# [Required task]
Reproduce the items below word for word, starting with the line that contains "Is point (733, 291)" and continuing through the final line of the items, with both ends included. Give only those lines.

─── Provided data ───

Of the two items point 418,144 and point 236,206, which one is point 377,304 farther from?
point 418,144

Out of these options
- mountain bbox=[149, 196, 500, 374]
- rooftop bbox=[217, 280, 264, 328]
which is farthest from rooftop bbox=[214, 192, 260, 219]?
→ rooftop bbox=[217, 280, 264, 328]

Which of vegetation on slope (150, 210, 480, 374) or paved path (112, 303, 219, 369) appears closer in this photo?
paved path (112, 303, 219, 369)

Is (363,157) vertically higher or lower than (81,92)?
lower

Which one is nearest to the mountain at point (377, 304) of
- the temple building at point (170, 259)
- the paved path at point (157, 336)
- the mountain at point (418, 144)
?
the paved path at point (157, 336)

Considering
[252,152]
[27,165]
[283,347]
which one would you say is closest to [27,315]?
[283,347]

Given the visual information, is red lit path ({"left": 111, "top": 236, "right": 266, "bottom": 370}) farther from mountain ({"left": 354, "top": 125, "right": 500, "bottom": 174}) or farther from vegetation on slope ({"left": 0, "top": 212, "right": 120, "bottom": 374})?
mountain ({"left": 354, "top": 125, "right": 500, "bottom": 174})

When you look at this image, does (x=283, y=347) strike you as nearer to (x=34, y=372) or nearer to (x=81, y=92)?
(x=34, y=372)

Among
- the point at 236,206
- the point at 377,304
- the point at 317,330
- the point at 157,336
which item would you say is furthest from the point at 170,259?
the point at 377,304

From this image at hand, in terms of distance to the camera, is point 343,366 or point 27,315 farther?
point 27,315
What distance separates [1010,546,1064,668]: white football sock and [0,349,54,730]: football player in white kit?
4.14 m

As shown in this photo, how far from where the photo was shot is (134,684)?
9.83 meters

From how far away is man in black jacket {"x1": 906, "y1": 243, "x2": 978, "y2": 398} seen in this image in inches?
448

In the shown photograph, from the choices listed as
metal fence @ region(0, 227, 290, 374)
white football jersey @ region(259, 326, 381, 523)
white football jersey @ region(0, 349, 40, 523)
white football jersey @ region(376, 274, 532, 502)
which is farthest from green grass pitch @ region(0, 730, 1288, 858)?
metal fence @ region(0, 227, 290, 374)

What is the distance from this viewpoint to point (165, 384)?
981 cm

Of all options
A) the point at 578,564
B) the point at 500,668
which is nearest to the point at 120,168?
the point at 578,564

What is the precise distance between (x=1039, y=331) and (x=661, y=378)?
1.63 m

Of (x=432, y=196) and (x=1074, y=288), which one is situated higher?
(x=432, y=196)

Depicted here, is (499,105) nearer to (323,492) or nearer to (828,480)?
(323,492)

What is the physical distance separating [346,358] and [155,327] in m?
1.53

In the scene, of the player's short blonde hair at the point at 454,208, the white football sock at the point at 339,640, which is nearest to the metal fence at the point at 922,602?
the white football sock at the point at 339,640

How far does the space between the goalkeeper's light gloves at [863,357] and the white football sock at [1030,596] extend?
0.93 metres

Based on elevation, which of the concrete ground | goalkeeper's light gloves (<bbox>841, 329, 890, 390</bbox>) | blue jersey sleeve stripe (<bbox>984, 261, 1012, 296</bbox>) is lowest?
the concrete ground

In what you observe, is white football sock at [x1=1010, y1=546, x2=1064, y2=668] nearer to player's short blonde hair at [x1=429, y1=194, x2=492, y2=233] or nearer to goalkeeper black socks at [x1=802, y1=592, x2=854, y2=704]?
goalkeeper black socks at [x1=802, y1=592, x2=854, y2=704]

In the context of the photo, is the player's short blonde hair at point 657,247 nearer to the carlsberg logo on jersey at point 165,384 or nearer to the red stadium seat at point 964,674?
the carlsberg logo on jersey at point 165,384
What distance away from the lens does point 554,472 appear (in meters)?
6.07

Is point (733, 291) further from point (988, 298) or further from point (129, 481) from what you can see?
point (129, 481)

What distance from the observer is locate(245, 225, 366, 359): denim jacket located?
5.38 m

───

# [Solution]
Is point (733, 291) further from point (988, 298) or further from point (129, 481) from what you can see?
point (129, 481)

What distance from the observer is locate(245, 225, 366, 359): denim jacket located?
5.38 m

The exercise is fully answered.